To catch them all at once, it would likely be best to come at them from both sides, Oliver reasoned. Make it so their only retreat option was back towards the edge of the forest, where the rest of the soldiers would be stationed.
Even then, it seemed unlikely that they would kill every man. As long as they eliminated their capacity as a fighting force, though. He judged that would likely be enough.
Satisfied, he turned to run after the others.
They'd come back quicker than Sergeant Major Northman had assumed they would. He knew the boy had said an hour, but he doubted that they would get it done that quickly. Not with that mass of forest to search. He'd been content to leave them to it, allow the men to rest before they moved in to crush the foe.
Yet, here they were, less than an hour later, emerging from the trees with the hardened expressions of victorious men. Northman fancied that, after so long spent leading men, he could tell whether their mission had been a success or a failure just from the looks of their faces.
A good soldier wouldn't look gleeful about accomplishing a mission. That much was expected of them. There should be nearly no reaction to victory of that sort. But defeated men, they always came crawling back looking wounded, their tails between their legs. There was no hiding the shame of defeat.

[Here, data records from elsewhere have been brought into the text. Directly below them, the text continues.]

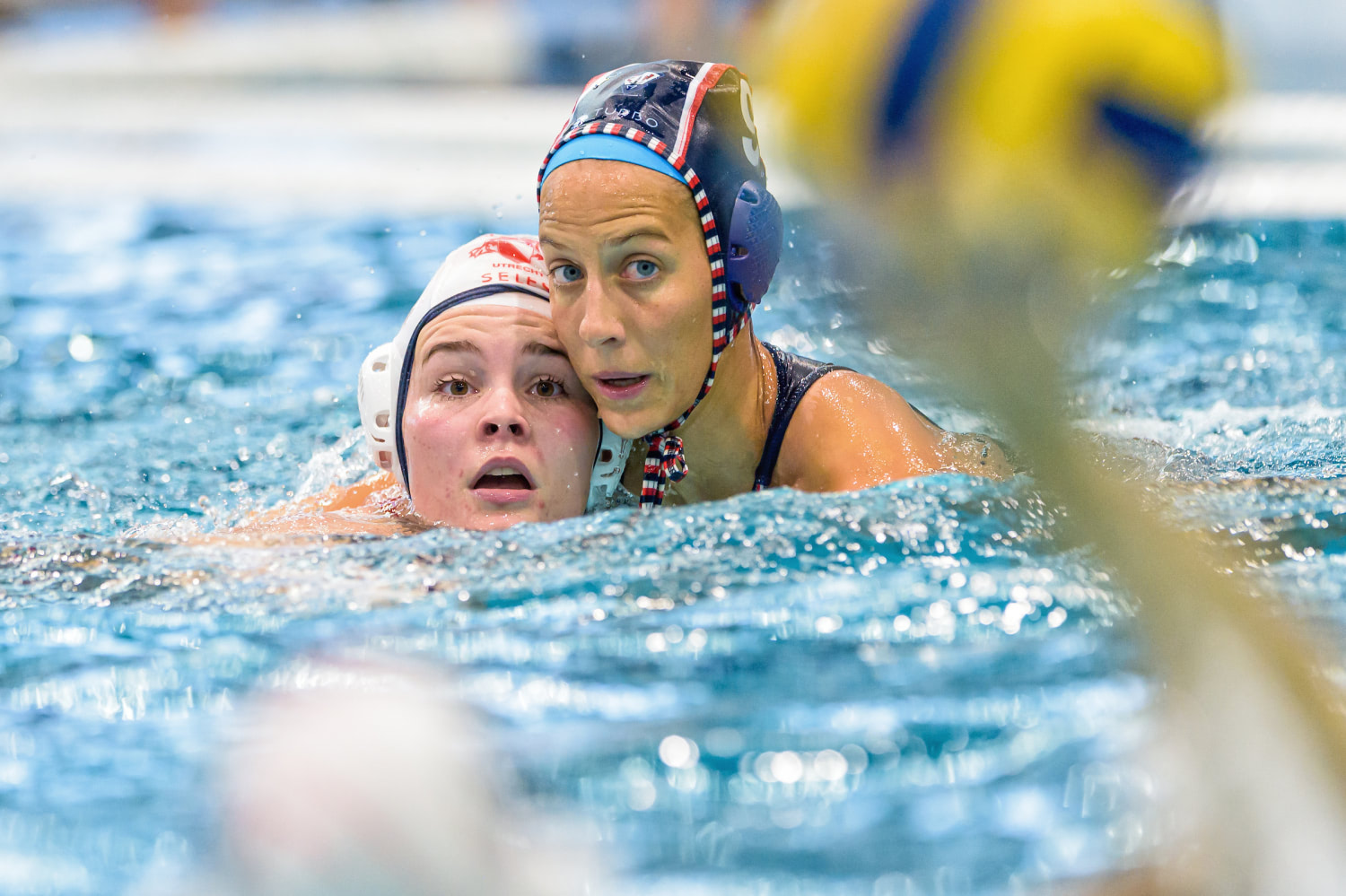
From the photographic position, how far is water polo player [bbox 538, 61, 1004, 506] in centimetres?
304

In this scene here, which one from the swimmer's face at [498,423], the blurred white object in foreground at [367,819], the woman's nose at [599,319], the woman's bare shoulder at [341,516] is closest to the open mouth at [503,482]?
the swimmer's face at [498,423]

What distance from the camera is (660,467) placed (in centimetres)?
330

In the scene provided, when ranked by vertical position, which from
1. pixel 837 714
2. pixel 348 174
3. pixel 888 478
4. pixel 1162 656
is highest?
pixel 348 174

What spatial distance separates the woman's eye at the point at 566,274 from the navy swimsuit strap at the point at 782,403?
662 millimetres

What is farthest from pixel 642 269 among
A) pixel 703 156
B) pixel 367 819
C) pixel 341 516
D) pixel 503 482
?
pixel 367 819

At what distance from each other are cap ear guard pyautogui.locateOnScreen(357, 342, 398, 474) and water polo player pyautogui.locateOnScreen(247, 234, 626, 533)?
46 millimetres

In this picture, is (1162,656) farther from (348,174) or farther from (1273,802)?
(348,174)

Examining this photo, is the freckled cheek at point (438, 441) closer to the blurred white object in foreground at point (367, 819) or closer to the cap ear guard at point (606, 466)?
the cap ear guard at point (606, 466)

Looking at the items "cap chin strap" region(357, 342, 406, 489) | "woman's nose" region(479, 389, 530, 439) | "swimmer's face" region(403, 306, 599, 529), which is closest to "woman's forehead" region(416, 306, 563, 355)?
"swimmer's face" region(403, 306, 599, 529)

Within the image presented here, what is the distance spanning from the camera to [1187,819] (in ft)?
4.89

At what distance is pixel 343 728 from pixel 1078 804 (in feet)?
4.01

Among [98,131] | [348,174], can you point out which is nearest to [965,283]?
[348,174]

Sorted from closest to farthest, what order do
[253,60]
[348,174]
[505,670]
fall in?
[505,670] → [348,174] → [253,60]

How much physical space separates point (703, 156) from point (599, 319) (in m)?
0.45
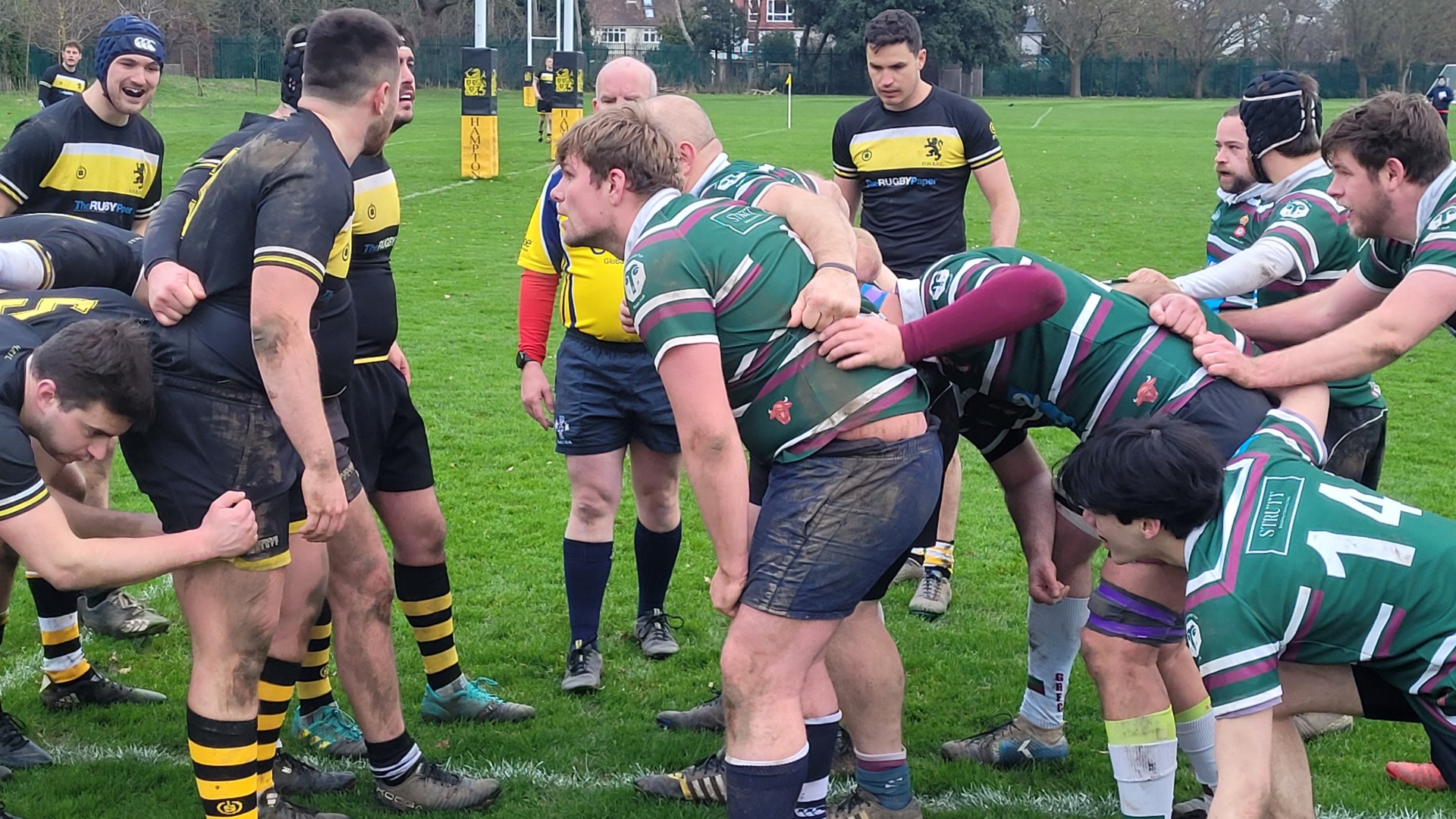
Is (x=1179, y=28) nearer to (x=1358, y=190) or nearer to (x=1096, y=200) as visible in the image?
(x=1096, y=200)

"Well?" Northman said, as Oliver drew nearer.
All the work lately had been getting harder, but this took the cake by a considerable degree. Northman couldn't tell what his General was thinking most of the time, but the only thing saving his pride on this mission was the acknowledgement that General Skullic likely expected something of this sort to happen. He hadn't expected Northman and his men to be able to do it alone.
"Fine," Northman said, "that'll do. How many men do we want to take? Seventy? Thirty out front?"
"I'd go seventy, aye" Rofus said. "With surprise on our side and with our men being better quality, we should trample them with seventy."
"Fifty," Oliver said firmly. "And we put the other fifty where they can be seen by those fort men."
"Your reasoning?" Northman asked.
"You have not tested me yet in battle, Commander," Oliver said respectfully. "But with an army at my back and the chaos in our favour, I am at my most effective. We can afford to leave twenty men behind. It would allow us to immediately commence an attack on the fort once we return and make camp there come dusk as you planned."
From anyone else, it would have been an outrageous statement. Enough to laugh at. No one was laughing then, though. They'd stopped laughing the moment he killed those archers. Then they'd started listening, the moment he'd mentioned the men waiting in the woods to ambush them.
They realized, for a certainty, that the boy they'd been gifted wasn't a mere gimmick. He wasn't the product of tall tales, nor merely the victim of politics, ending up where he was out of punishment. Of course, both things played a part in it – but they knew for a certainty that their General had stationed him there for a reason. The cunning General Skullic expected him to be useful.
Useful enough that he could save his men from casualties. Skullic hated incurring casualties on these small-scale skirmishes.